• **Tarea por realizar**
Retoma el texto sobre Manuel Vilas y la guardia de 1985 en Barbastro, que aparece más abajo, y continúalo a partir de su última oración.

• **Fragmento del texto**

Se pretende ir construyendo, los días 10 y 20 de cada mes, una antología personal de poemas (que no de poetas) de autores más o menos contemporáneos, más o menos conocidos. Los poemas tienen en común el ser lo suficientemente cerrados para producir una sensación/idea compacta y lo bastante abiertos como para que además emerjan nuevas significaciones con cada nueva lectura. La autora es profesora del Departamento de Metodología de las Ciencias del Comportamiento de la Facultad de Psicología de la UCM.

1985. Manuel Vilas

      El 24 de diciembre de 1985 Manuel Vilas estaba de guardia en el Cuartel del Regimiento de Infantería de Barbastro, en donde cumplía el servicio militar. La guardia nocturna se conocía con el nombre de «refuerzo». Vilas era cabo y por tanto su cometido en los refuerzos consistía en distribuir a los soldados por las garitas y después regresar al cuerpo de guardia. Miguel Fernández Díaz, un soldado de reemplazo, al que Vilas había dejado a las 22 horas en la garita número 4 (la más alejada del cuerpo de guardia) eligió ese momento para pegarse un tiro en la boca. Normalmente, Vilas ya no se acuerda de esto, porque fue hace muchos años. Normalmente, Vilas ya no se acuerda de nada, y tampoco sabe muy bien por qué se olvidan las cosas (imagina que porque las cosas se deshacen en medio de la memoria). Recuerda Vilas que se quedó mirando las salpicaduras en el techo de la garita, iluminadas por la luz de una linterna. Recuerda los expertos comentarios del capitán de guardia sobre la trayectoria de la bala, las conjeturas sobre el boquete que se abrió en la cabeza de Fernández Díaz. Era una bala de Cetme, que convirtió el juvenil orden cerebral de Fernández Díaz en un caos sanguinolento y acabado.

• **Datos registrados**
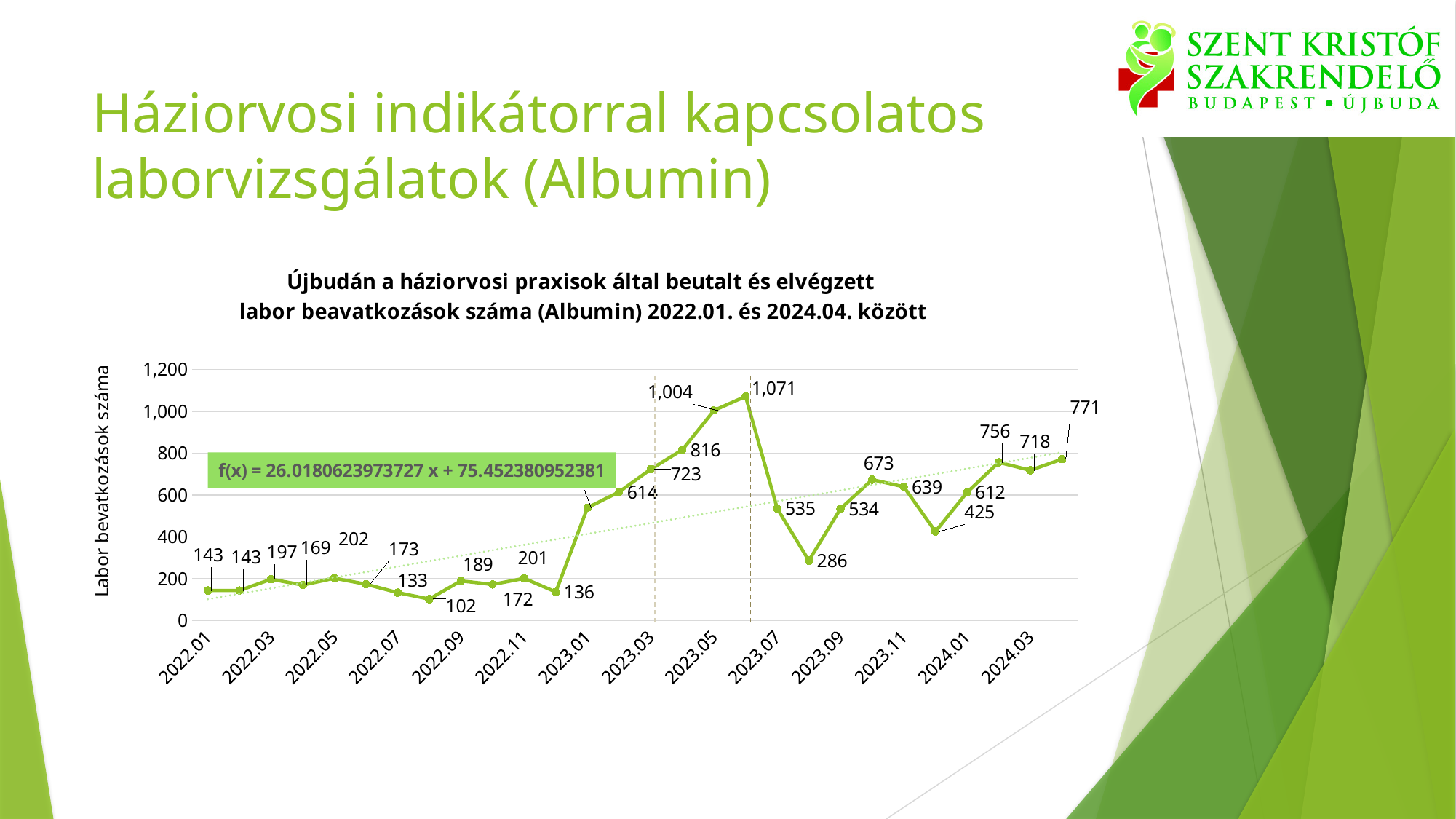
What is the label of the vertical axis? Labor beavatkozások száma Do the values generally rise or fall from 2022.01 to 2024.04? rise What is the lowest value plotted on the chart? 102 What is the value for 2023.09? 534 What is the highest value plotted on the chart? 1,071 What is the difference between the values for 2023.05 and 2023.03? 281 What kind of chart is shown on the slide? line chart What is the value for 2024.03? 718 What is the value for 2023.05? 1,004 Is the value for 2023.01 greater or less than 400? greater What is the value for 2022.01? 143 Which is larger, the value for 2023.07 or the value for 2023.11? 2023.11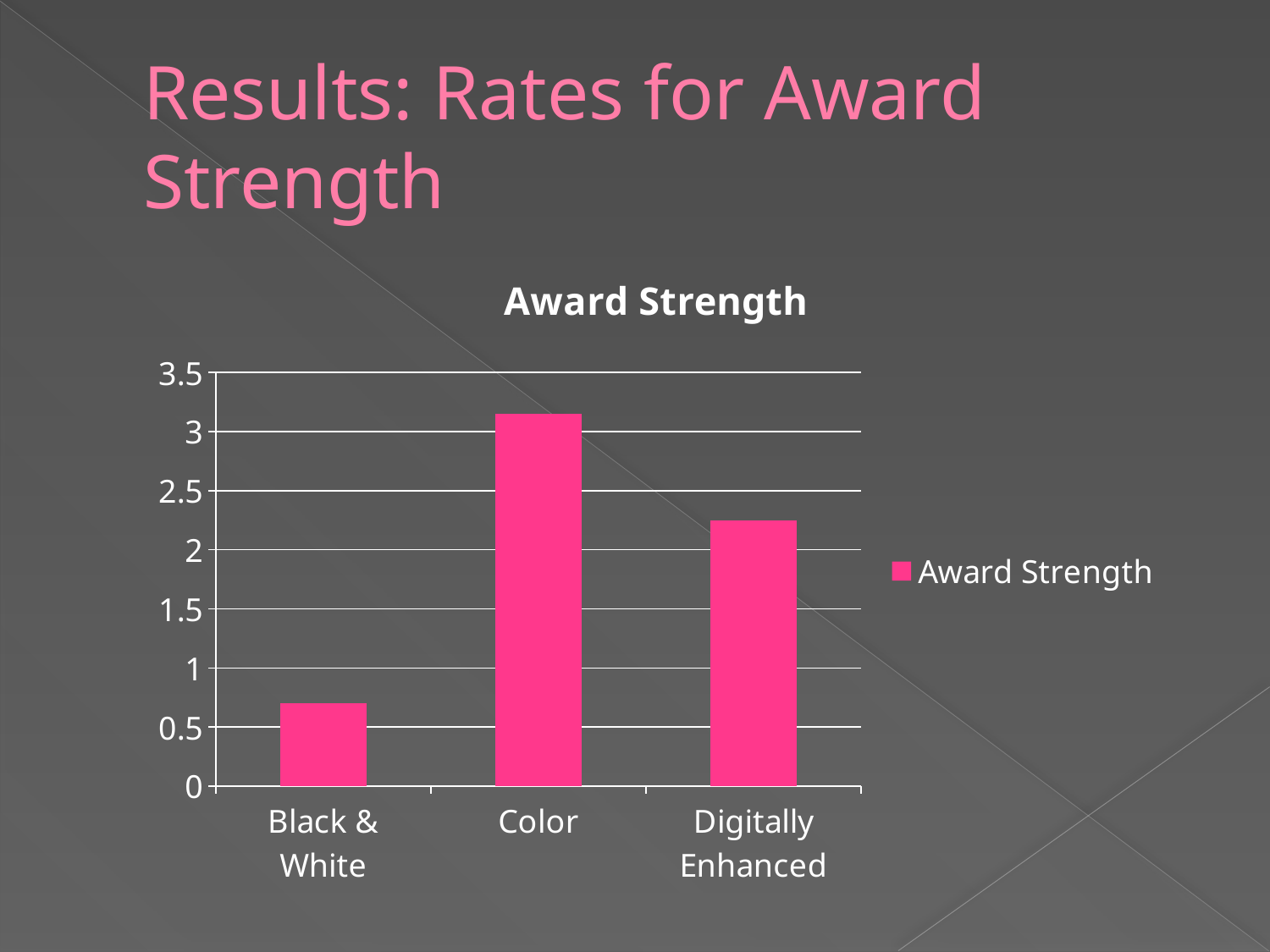
How many series does the legend list? 1 Is the value for Black & White greater or less than 1? less What type of chart is shown on the slide? bar chart What is the name of the series shown in the legend? Award Strength Which category has the lowest award strength? Black & White What is the title of the chart? Award Strength Which is larger, the value for Color or the value for Digitally Enhanced? Color Is the value for Color greater or less than 3? greater Is the value for Digitally Enhanced greater or less than 2.5? less How many categories are shown on the x axis? 3 Which category has the highest award strength? Color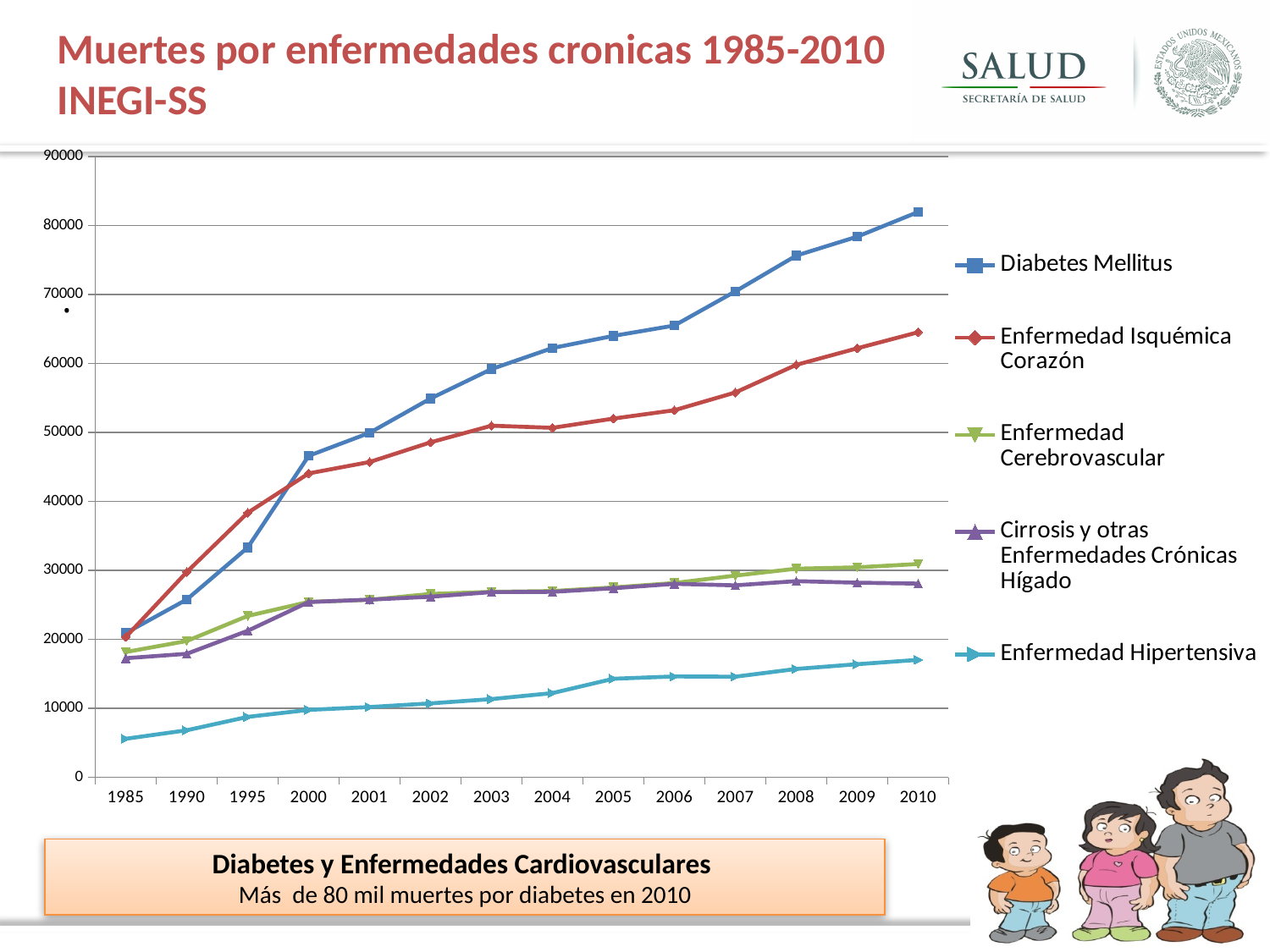
Which series has the lowest value in 2010? Enfermedad Hipertensiva Do the values for Diabetes Mellitus rise or fall from 1985 to 2010? rise Is the value for Enfermedad Hipertensiva in 1985 greater or less than 10000? less Is the value for Cirrosis y otras Enfermedades Crónicas Hígado in 2010 greater or less than 30000? less In 1995, which is larger: Diabetes Mellitus or Enfermedad Isquémica Corazón? Enfermedad Isquémica Corazón What kind of chart is shown on the slide? line chart What colour is the line for Diabetes Mellitus? blue Is the value for Enfermedad Isquémica Corazón in 2010 greater or less than 60000? greater Which series has the highest value in 2010? Diabetes Mellitus How many series does the legend list? 5 How many years are shown along the x axis? 14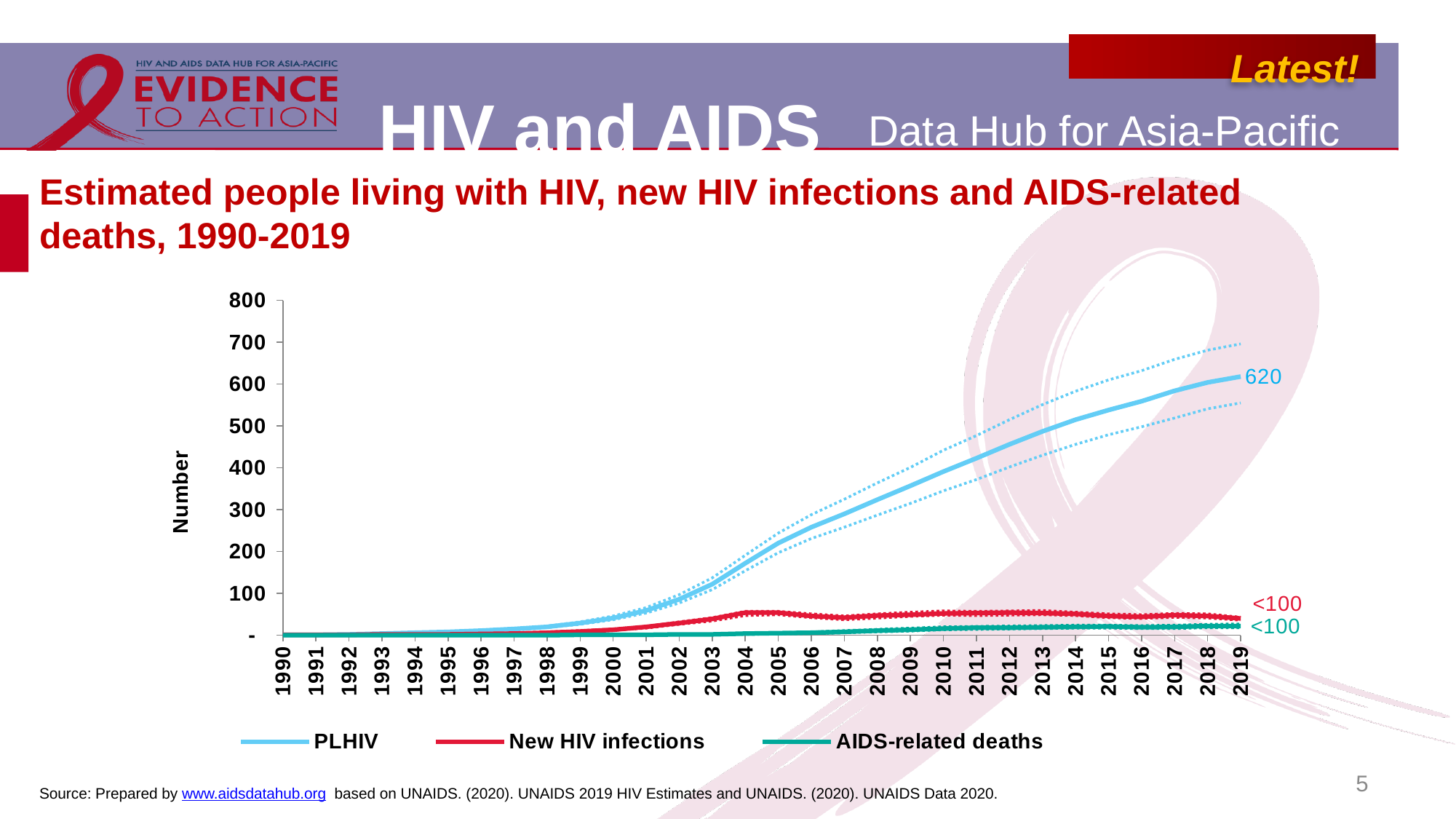
Which series has the highest value in 2019? PLHIV Is the value for PLHIV in 2010 greater or less than 300? greater What type of chart is shown on the slide? line chart What is the label of the y axis? Number Does the PLHIV line rise or fall from 1990 to 2019? rise What is the labelled value for New HIV infections in 2019? <100 Is the value for PLHIV in 2000 greater or less than 100? less How many series does the legend list? 3 What is the first year shown on the x axis? 1990 Which is larger in 2019, PLHIV or New HIV infections? PLHIV What is the labelled value for PLHIV in 2019? 620 What is the labelled value for AIDS-related deaths in 2019? <100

• **Respuesta**
      Piensa Vilas en lo que Miguel Fernández Díaz se ha perdido a lo largo de estos últimos 22 años. Piensa Vilas que tal vez vivió esos 22 años en las 22 milésimas de segundo que le costó a la bala desatar el nudo caliente de la carne. Vilas se ve a sí mismo como un radiante turista en el pasado. Al día siguiente, es decir, el día de Navidad, vino el padre de Miguel Fernández. A su madre no consiguieron encontrarla. No había móviles entonces. Nadie sabía dónde estaba. El padre vino porque alguien le pagó el viaje en autobús. Seis horas de autobús. Llevaba una bufanda.
      No había móviles entonces, ningún sitio adonde llamar.
      Claro que fui el último ser humano que vio vivo a Miguel Fernández Díaz. En alguna instancia celestial tendrá sentido el hasta luego que me dedicó con una dulce sonrisa impropia de aquella noche oscura.
      Un honor, sin duda, aquella sonrisa.
      Un gran honor.
      Pues, naturalmente, tanto Miguel Fernández Díaz como Manuel Vilas Vidal fueron hombres de honor.
      Y el honor es la vida.
      ¿Sabes?, tengo la extraña sensación de que fui yo el que cayó esa noche en medio de las miles de balas del enemigo, en medio de las ráfagas luminosas en el cielo de las playas de Normandía, en medio de la metralla suprema, en medio de los obuses de aquella artillería fantasmal en la noche caliente de nuestra juventud, y sé que no pudiste hacer nada por mí, pese a que te jugaste la vida por mí, y el enemigo cantaba canciones de gloria.
      Bah, tío, estás loco, turismo y memoria, turista en tu propia memoria. Pero ese chico, ese chico no tuvo suerte, y ese chico era bueno, y yo tampoco tuve suerte y da igual. Ok, eso es todo, da igual. Debe de ser eso lo que me está matando. Porque es verdad que algo me está matando.

Manuel Vilas
de Calor. (Visor, 2008)

María José Hernández Lloreda | 20 de diciembre de 2009

Comentarios

  1. Paco
    2010-02-10 18:31

    Impresionante!

  2. María José
    2010-02-10 21:45

    Sí, Manuel Vilas es casi siempre impresionante, salvo cuando colabora con Fernández Mallo. Incomprensible.